Nutrients and warming interact to force mountain lakes into unprecedented ecological state

While deposition of reactive nitrogen (N) in the 20th century has been strongly linked to changes in diatom assemblages in high-elevation lakes, pronounced and contemporaneous changes in other algal groups suggest additional drivers. We explored the origin and magnitude of changes in two mountain lakes from the end of the Little Ice Age at ca. 1850, to ca. 2010, using lake sediments. We found dramatic changes in algal community abundance and composition. While diatoms remain the most abundant photosynthetic organisms, concentrations of diatom pigments decreased while pigments representing chlorophytes increased 200-300% since ca. 1950 and total algal biomass more than doubled.

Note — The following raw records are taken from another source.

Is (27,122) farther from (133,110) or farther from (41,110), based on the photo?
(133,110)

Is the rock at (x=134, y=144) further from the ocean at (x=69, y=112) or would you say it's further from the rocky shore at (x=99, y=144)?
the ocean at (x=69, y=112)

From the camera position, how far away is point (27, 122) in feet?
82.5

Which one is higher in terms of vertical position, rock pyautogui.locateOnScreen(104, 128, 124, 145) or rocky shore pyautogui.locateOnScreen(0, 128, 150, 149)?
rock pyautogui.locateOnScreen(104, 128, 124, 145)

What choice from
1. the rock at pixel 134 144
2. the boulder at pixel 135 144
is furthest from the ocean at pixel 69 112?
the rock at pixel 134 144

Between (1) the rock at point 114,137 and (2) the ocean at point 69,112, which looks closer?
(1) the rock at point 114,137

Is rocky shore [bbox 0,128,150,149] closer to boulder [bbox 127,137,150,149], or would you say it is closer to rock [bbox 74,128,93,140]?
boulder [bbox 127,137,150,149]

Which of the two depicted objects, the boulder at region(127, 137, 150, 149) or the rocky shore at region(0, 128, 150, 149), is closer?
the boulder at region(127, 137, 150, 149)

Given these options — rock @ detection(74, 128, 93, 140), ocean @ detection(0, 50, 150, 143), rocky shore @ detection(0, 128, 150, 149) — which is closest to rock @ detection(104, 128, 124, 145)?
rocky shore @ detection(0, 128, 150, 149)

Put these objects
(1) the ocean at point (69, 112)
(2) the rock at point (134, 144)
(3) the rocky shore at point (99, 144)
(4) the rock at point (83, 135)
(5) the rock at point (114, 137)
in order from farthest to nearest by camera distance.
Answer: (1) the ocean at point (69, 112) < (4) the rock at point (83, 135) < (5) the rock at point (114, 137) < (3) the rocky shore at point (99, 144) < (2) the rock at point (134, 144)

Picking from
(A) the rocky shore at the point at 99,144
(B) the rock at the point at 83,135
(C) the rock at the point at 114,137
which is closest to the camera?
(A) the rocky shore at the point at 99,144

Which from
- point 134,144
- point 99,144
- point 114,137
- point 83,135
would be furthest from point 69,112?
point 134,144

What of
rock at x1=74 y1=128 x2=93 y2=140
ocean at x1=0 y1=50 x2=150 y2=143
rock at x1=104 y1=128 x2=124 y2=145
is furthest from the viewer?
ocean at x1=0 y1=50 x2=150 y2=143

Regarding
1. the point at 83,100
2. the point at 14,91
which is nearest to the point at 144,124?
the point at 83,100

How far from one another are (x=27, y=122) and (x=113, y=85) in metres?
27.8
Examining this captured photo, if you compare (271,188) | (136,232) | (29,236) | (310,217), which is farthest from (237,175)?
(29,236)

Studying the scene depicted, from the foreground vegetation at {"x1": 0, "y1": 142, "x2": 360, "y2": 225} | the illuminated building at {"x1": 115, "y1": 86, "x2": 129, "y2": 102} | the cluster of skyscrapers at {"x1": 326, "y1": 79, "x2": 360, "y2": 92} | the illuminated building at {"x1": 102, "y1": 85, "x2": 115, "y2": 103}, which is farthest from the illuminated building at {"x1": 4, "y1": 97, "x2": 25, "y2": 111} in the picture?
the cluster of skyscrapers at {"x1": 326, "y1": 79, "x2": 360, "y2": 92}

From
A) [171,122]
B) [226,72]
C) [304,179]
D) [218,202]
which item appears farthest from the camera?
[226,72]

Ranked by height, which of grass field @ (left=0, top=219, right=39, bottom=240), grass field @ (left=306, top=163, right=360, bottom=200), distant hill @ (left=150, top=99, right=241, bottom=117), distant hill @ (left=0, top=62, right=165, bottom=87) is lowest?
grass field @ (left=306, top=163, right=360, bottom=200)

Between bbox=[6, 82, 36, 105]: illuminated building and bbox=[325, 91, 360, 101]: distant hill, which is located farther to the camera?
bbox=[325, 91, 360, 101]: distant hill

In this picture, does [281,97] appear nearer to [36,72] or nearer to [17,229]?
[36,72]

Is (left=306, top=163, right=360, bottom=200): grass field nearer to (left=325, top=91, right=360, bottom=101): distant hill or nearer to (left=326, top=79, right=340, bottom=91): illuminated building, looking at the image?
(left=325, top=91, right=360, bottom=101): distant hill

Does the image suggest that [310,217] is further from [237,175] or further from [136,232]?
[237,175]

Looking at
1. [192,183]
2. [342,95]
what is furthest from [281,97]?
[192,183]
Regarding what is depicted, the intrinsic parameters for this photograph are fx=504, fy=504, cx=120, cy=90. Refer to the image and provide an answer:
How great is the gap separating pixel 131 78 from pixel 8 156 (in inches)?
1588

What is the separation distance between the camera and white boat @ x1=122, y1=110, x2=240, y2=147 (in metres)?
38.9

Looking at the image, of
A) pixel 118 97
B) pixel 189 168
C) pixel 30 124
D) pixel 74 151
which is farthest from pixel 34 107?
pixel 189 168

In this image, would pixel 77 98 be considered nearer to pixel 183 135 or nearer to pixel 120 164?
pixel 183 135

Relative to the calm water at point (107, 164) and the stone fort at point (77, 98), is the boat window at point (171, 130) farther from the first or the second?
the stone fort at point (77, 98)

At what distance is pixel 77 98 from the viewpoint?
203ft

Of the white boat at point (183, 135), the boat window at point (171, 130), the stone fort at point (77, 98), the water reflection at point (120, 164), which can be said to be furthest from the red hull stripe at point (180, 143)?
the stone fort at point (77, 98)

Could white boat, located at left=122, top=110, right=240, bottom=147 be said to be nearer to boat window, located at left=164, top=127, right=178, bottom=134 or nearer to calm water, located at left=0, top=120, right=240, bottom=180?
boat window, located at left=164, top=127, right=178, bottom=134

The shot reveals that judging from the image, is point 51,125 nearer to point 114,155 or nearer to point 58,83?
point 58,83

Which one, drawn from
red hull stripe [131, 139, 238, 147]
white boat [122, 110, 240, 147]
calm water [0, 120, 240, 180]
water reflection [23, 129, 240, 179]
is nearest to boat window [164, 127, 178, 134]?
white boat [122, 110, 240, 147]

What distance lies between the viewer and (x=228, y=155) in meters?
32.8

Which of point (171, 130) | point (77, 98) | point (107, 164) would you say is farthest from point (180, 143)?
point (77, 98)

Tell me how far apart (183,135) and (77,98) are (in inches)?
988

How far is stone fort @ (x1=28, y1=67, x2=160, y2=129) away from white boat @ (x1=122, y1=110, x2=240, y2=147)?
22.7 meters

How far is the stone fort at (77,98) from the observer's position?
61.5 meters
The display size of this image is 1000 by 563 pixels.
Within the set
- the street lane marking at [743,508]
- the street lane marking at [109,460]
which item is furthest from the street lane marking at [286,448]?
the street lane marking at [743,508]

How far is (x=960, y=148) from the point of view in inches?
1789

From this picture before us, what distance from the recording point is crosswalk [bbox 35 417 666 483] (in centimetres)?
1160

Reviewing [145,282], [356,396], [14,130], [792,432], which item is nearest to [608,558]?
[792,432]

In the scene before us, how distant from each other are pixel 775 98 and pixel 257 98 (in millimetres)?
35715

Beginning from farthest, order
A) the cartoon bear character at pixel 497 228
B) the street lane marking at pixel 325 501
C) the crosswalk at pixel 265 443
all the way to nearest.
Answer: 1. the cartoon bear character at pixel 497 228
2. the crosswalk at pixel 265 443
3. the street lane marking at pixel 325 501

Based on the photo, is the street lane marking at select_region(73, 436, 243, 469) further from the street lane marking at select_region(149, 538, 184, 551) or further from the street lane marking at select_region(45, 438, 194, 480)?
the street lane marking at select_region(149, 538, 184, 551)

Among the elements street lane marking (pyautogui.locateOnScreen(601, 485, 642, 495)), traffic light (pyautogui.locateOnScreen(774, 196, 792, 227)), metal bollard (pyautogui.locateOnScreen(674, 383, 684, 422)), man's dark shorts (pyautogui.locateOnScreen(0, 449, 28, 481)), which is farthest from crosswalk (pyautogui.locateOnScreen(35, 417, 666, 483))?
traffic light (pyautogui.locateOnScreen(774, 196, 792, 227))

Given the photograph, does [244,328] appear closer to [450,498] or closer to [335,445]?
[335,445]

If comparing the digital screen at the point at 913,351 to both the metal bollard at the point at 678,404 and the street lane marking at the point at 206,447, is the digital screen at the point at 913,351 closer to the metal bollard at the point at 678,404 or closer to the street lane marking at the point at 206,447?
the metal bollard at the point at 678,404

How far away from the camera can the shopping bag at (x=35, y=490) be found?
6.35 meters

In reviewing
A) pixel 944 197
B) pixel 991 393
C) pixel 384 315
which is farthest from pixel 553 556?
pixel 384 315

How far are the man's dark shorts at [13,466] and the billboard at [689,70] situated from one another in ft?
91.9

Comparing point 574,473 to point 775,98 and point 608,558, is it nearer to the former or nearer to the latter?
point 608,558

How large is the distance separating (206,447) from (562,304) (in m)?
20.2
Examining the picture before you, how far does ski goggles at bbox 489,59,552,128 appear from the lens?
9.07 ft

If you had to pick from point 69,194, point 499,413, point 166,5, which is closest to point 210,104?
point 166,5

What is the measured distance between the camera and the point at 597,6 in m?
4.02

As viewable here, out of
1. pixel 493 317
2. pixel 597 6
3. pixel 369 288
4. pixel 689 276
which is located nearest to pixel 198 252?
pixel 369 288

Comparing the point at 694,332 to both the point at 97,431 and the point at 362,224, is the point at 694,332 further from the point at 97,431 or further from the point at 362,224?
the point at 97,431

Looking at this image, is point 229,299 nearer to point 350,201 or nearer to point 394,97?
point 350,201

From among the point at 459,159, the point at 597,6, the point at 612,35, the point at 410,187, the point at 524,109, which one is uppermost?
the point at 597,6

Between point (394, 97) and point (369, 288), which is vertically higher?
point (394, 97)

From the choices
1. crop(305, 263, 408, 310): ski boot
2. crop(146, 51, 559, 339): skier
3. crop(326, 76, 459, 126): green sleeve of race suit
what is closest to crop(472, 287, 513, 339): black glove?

Some algal changes began ca. 1900, but shifts in most sedimentary proxies accelerated ca. 1950 commensurate with many human-caused changes to the Earth system. In addition to N deposition, aeolian dust deposition may have contributed phosphorus. Strong increases in summer air and surface water temperatures since 1983 have direct and indirect consequences for high elevation ecosystems. Such warming could have directly enhanced nutrient use and primary production. Indirect consequences of warming include enhanced leaching of nutrients from geologic and cryosphere sources, particularly as glaciers ablate. While we infer causal mechanisms, changes in primary producer communities appear to be without historical precedent and are commensurate with the post-1950 acceleration of global change.